I would encourage people to have second thoughts about the way they were parented. If there are problems in their relationship with their children, then they should question whether it makes sense for them to learn more about positive parenting strategies. There are many programs out there to enhance parenting skills.
It’s really the interaction between parent and child that matters the most when it comes to behavioral problems in children. Eli Leibowitz, Ph.D. at the Yale Child Study Center, for instance, has developed an intervention to help parents of children with obsessive compulsive disorder avoid what we call “family accommodation.” Family accommodation refers to ways in which family members inadvertently take part in the performance of rituals, avoidance of anxiety-provoking situations, or modification of daily routines in response to their child’s requests. The idea is, when a child approaches you and asks for reassurance, you should not respond to them with, “You are okay. I am okay. Don’t worry.” If you respond to those obsessive questions in the way the child is hoping and you do that as often as the child asks, you are providing reinforcement for them to continue to ask. Significant improvement of OCD symptoms with treatment is associated with reductions in family accommodation. To achieve this Dr. Leibowitz suggests that parents wait for a time when your child is not acting fearful and you are not feeling frustrated by his avoidance. Sit down in a relaxed way and say, “We know how difficult it is for you to do [fill in]. We understand it makes you feel really anxious or afraid. We want you to know that this is perfectly natural and everyone feels afraid sometimes. But it is our job as your parents to help you get better at things that are hard for you. We are all going to be working on this for a while and it will probably take time, but we love you too much not to help you. Soon we’ll talk about this again and we will have some ideas for things to do that will help with this. We are really very proud of you!”
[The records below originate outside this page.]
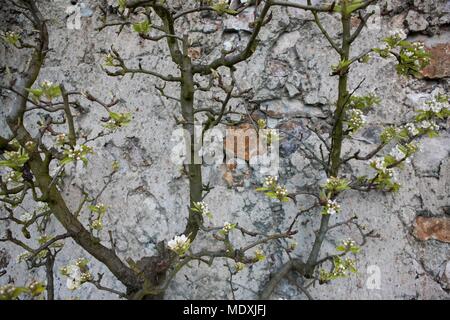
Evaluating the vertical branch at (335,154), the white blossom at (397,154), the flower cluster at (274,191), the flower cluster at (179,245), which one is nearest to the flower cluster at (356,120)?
the vertical branch at (335,154)

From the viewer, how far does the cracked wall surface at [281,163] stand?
1.44 m

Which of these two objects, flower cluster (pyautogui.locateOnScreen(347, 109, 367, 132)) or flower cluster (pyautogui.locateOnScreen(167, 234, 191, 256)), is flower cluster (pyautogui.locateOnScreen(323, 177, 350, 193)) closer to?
flower cluster (pyautogui.locateOnScreen(347, 109, 367, 132))

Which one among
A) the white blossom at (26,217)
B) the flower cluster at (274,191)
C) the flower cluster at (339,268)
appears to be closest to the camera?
the flower cluster at (274,191)

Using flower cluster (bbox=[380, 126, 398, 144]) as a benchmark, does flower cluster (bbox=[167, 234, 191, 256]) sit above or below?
below

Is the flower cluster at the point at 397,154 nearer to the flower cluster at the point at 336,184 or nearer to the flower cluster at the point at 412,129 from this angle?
the flower cluster at the point at 412,129

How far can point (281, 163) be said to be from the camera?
155cm

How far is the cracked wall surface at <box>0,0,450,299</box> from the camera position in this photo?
1.44m

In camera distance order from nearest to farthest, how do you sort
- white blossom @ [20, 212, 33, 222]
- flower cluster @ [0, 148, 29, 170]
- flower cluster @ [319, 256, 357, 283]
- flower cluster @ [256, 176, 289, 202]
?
flower cluster @ [0, 148, 29, 170], flower cluster @ [256, 176, 289, 202], flower cluster @ [319, 256, 357, 283], white blossom @ [20, 212, 33, 222]

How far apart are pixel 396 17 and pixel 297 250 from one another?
87cm

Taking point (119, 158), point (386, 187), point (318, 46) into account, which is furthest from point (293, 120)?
point (119, 158)

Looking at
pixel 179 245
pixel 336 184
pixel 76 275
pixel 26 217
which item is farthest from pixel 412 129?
pixel 26 217

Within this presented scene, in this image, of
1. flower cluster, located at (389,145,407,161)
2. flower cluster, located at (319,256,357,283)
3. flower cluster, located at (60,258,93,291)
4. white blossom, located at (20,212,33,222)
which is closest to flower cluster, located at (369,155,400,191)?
flower cluster, located at (389,145,407,161)

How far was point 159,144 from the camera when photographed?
163 centimetres
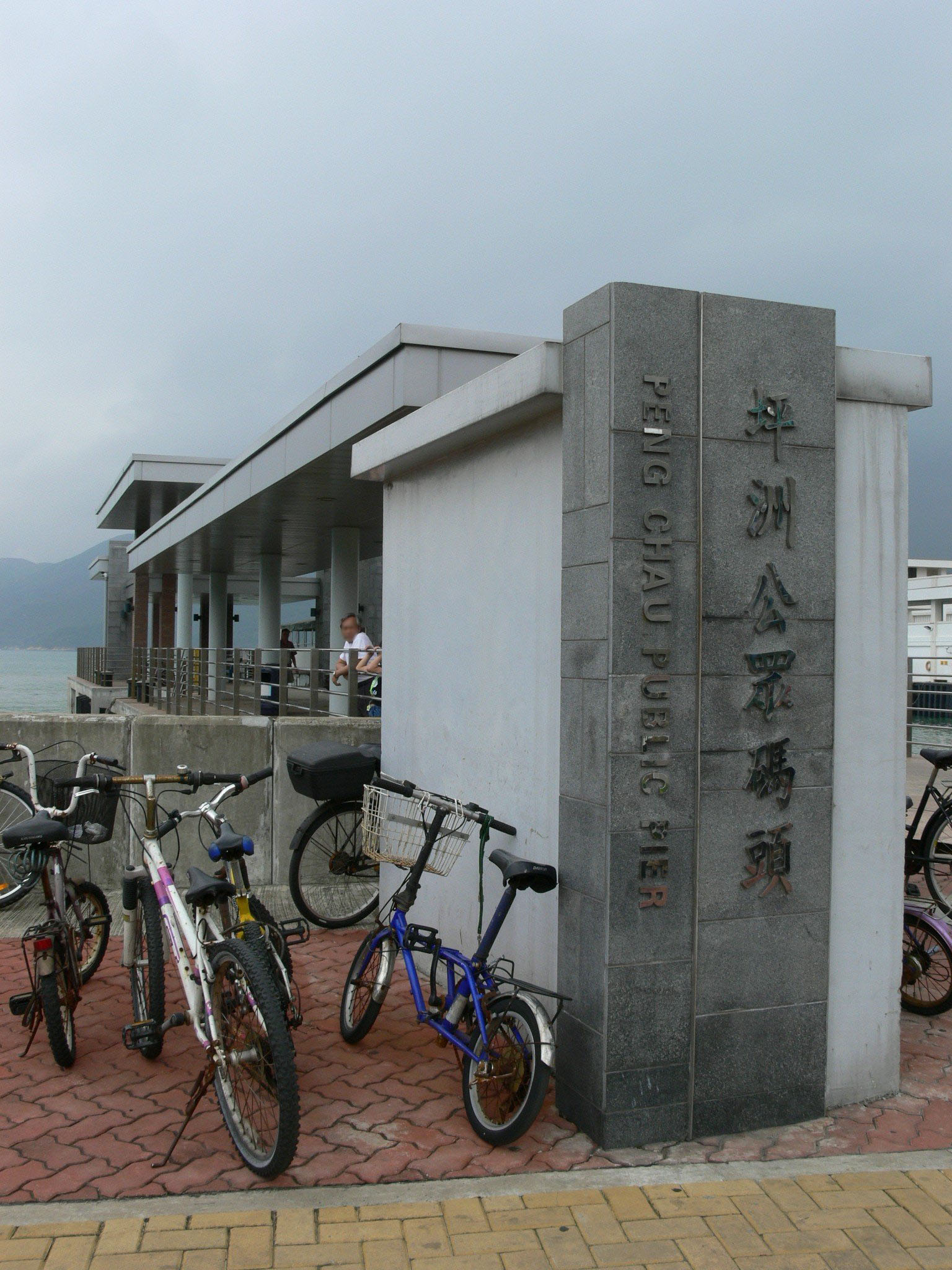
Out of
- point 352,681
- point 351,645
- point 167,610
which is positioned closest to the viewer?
point 352,681

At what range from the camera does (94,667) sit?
36312 mm

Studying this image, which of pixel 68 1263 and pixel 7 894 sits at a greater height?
pixel 7 894

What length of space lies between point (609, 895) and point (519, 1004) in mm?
504

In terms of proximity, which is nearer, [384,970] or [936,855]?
[384,970]

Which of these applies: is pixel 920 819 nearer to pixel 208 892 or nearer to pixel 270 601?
pixel 208 892

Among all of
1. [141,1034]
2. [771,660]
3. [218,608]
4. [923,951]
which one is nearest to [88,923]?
[141,1034]

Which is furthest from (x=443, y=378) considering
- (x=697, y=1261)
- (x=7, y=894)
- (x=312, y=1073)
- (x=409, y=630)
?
(x=697, y=1261)

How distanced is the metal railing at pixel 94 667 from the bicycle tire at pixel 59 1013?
3105 centimetres

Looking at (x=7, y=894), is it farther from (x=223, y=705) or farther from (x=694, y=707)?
(x=223, y=705)

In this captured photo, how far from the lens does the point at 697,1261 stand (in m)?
3.04

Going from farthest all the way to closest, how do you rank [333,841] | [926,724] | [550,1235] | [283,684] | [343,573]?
[343,573] < [283,684] < [926,724] < [333,841] < [550,1235]

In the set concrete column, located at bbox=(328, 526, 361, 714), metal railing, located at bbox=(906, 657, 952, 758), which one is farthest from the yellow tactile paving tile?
concrete column, located at bbox=(328, 526, 361, 714)

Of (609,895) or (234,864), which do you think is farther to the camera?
(234,864)

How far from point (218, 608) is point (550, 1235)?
32605 mm
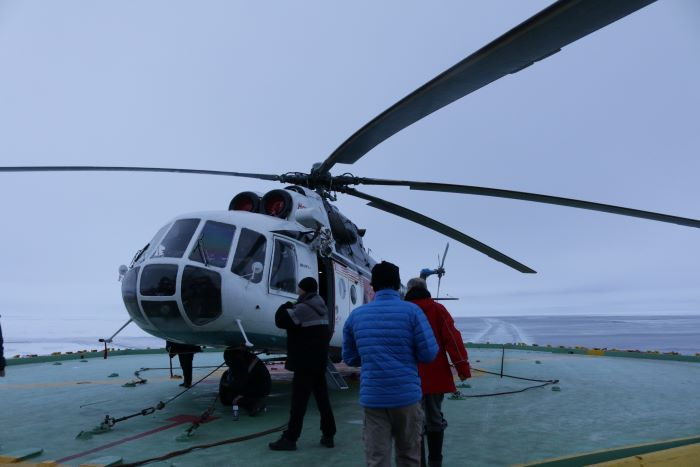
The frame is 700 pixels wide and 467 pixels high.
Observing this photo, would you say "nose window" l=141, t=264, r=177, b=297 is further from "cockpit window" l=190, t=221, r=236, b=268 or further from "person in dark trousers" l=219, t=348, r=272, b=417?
"person in dark trousers" l=219, t=348, r=272, b=417

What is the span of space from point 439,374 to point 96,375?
912cm

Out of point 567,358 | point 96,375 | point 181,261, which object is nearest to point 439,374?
point 181,261

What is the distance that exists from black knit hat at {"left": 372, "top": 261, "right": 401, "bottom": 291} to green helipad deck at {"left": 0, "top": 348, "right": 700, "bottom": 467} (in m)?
1.73

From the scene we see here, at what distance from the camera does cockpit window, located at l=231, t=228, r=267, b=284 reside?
6.12 meters

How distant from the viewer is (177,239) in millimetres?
6141

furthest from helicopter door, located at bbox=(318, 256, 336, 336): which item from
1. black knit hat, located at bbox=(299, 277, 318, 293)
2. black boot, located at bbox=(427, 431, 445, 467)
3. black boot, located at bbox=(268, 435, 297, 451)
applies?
black boot, located at bbox=(427, 431, 445, 467)

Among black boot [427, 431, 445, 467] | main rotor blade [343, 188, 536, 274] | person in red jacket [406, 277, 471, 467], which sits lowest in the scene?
black boot [427, 431, 445, 467]

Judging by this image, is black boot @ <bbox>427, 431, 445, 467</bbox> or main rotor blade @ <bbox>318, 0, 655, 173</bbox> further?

Some of the interventions you have advocated are home-visitation based, but many are in group settings. What kind of advantages does the group offer?
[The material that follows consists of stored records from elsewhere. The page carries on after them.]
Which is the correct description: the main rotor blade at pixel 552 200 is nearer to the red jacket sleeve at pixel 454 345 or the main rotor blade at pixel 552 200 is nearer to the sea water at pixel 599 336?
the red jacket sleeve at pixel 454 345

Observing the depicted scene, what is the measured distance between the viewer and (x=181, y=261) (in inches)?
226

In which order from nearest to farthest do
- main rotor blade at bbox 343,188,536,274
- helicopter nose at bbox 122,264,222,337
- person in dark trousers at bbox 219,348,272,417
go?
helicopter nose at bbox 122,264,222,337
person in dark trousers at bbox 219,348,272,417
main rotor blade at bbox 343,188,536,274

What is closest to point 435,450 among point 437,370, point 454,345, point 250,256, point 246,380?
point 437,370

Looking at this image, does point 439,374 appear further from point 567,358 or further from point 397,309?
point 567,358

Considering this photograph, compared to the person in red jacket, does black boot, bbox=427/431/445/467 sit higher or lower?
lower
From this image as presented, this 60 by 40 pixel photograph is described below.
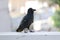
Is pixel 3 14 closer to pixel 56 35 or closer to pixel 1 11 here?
pixel 1 11

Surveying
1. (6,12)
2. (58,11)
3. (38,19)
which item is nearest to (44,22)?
(38,19)

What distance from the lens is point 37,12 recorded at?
68.6 inches

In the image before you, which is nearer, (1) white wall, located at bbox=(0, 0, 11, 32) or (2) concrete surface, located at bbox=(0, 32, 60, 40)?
(2) concrete surface, located at bbox=(0, 32, 60, 40)

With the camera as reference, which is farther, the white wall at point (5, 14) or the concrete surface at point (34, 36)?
the white wall at point (5, 14)

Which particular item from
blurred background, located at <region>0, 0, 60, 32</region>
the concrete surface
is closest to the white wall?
blurred background, located at <region>0, 0, 60, 32</region>

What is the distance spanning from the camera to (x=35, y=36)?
0.79 meters

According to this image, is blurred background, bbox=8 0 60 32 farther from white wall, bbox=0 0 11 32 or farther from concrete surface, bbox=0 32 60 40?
concrete surface, bbox=0 32 60 40

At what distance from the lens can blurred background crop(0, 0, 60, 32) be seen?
171 centimetres

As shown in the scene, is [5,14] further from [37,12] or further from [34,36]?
[34,36]

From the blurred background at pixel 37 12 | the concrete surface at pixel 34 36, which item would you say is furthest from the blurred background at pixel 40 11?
the concrete surface at pixel 34 36

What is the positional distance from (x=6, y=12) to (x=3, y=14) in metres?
0.06

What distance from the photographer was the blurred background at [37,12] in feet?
5.60

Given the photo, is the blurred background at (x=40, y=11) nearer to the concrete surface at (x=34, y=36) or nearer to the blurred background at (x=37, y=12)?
the blurred background at (x=37, y=12)

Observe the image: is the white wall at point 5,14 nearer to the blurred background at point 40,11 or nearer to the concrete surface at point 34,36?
the blurred background at point 40,11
One of the wonderful things about these programs—for example, those of the Mother-Child Education Foundation in Turkey—is that it’s done in groups of moms and dads. The trainers in these group settings are obviously important, but so are the participants. If you respond to your child in a different way and the child changes, that can be enormously reinforcing to parents. When other parents in the group hear about these changes it’s much easier for them to go out and try those changes themselves. Sometimes parents are also recruited as co-trainers.
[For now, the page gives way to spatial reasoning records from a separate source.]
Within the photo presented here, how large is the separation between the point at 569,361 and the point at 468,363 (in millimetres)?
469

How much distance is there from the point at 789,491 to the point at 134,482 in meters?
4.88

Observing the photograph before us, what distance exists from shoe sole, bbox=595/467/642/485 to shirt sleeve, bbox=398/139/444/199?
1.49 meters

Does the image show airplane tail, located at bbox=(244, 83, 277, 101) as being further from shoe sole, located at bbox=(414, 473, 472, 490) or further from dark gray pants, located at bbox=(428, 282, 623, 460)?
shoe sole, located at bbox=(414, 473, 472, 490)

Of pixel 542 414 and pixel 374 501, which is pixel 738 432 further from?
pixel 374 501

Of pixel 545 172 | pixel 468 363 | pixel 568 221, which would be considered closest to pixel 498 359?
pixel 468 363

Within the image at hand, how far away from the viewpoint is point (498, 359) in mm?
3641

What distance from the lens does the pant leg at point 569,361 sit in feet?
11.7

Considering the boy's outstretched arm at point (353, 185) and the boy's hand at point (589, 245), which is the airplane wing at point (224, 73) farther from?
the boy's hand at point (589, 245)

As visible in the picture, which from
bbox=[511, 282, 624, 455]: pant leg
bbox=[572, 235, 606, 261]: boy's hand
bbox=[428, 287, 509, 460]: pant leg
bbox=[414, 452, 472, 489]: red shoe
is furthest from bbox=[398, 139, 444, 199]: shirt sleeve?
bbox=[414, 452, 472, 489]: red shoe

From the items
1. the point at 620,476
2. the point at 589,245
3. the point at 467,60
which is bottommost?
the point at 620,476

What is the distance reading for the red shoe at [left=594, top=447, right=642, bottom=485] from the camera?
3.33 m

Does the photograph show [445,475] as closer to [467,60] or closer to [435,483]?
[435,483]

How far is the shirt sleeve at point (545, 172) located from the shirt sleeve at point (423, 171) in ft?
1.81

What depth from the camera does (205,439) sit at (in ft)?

The participants form a support system. When I first met with the board of the Mother-Child Education Foundation (AÇEV) they wanted me to explain from a neuroscience perspective why it was that fathers who came from different social, cultural and religious backgrounds become friends with one another and decided to continue interacting with one another even after the curriculum ended. I reviewed with the AÇEV Board the direct interface between our affiliative and our stress response pathways in our bodies and brains and the power of group processes to break down social barriers and stereotypes of the “other.”
Some good examples of early intervention programs include Circle of Security, a program designed to enhance attachment security that has various locations in the U.S., and in the world. Another program, Mom Power in Michigan, is a parenting group for mothers receiving Medicaid whose children are under age 6. Other programs for parents of children across the age range include Triple P the Power of Positive Parenting (originally developed in Australia) and Parenting Management Training (initially developed in Oregon).